Logistic Regression

\[ \newcommand{\sumN}{\sum_{n = 1}^N} \newcommand{\sumn}{\sum_n} \newcommand{\prodN}{\prod_{n = 1}^N} \newcommand{\by}{\mathbf{y}} \newcommand{\bX}{\mathbf{X}} \newcommand{\bx}{\mathbf{x}} \newcommand{\bbeta}{\boldsymbol{\beta}} \newcommand{\btheta}{\boldsymbol{\theta}} \newcommand{\bbetahat}{\boldsymbol{\hat{\beta}}} \newcommand{\bthetahat}{\boldsymbol{\hat{\theta}}} \newcommand{\bSigma}{\boldsymbol{\Sigma}} \newcommand{\bT}{\mathbf{T}} \newcommand{\dadb}[2]{\frac{\partial #1}{\partial #2}} \newcommand{\iid}{\overset{\small{\text{i.i.d.}}}{\sim}} \]

In linear regression, we modeled our target variable as a linear combination of the predictors plus a random error term.
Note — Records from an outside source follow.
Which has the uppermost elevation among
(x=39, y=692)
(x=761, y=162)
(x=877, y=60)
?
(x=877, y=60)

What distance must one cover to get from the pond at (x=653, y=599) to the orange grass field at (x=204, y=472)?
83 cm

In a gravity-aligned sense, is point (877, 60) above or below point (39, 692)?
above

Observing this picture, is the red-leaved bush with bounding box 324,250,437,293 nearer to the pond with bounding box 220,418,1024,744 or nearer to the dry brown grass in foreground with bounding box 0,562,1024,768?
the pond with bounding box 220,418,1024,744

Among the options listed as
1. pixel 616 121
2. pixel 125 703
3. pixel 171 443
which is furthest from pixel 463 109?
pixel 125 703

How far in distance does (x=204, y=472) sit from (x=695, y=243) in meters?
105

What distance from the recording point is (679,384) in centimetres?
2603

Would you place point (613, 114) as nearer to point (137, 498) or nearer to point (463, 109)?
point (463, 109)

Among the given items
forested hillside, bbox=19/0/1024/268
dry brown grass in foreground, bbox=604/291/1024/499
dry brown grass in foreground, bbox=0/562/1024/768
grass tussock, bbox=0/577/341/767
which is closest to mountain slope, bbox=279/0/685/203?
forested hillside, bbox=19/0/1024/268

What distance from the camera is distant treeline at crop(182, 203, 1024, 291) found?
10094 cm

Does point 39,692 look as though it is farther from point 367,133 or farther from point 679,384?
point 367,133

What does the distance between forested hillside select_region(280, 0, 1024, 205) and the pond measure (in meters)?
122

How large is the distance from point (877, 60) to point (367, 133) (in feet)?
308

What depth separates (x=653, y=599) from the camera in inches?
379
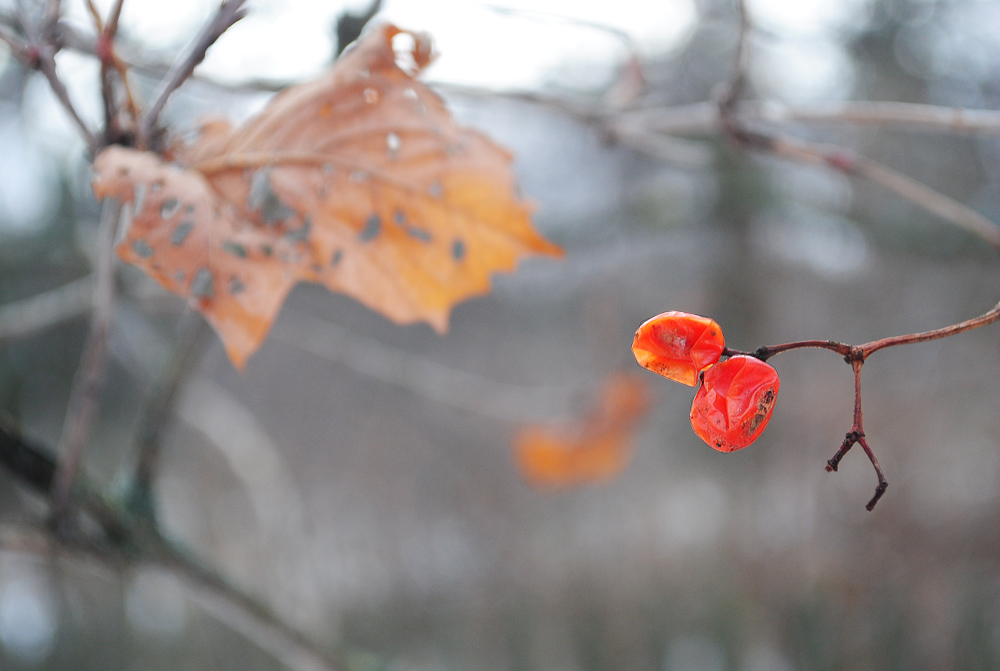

This meant that the fitted value could be any real number. Since our target in classification is not any real number, the same approach wouldn’t make sense in this context. Instead, logistic regression models a function of the target variable as a linear combination of the predictors, then converts this function into a fitted value in the desired range.

Binary Logistic Regression

Model Structure

In the binary case, we denote our target variable with \(Y_n \in \{0, 1\}\). Let \(p_n = P(Y_n = 1)\) be our estimate of the probability that \(Y_n\) is in class 1. We want a way to express \(p_n\) as a function of the predictors (\(\bx_n\)) that is between 0 and 1. Consider the following function, called the log-odds of \(p_n\).

\[ f(p_n) = \log\left(\frac{p_n}{1-p_n}\right). \]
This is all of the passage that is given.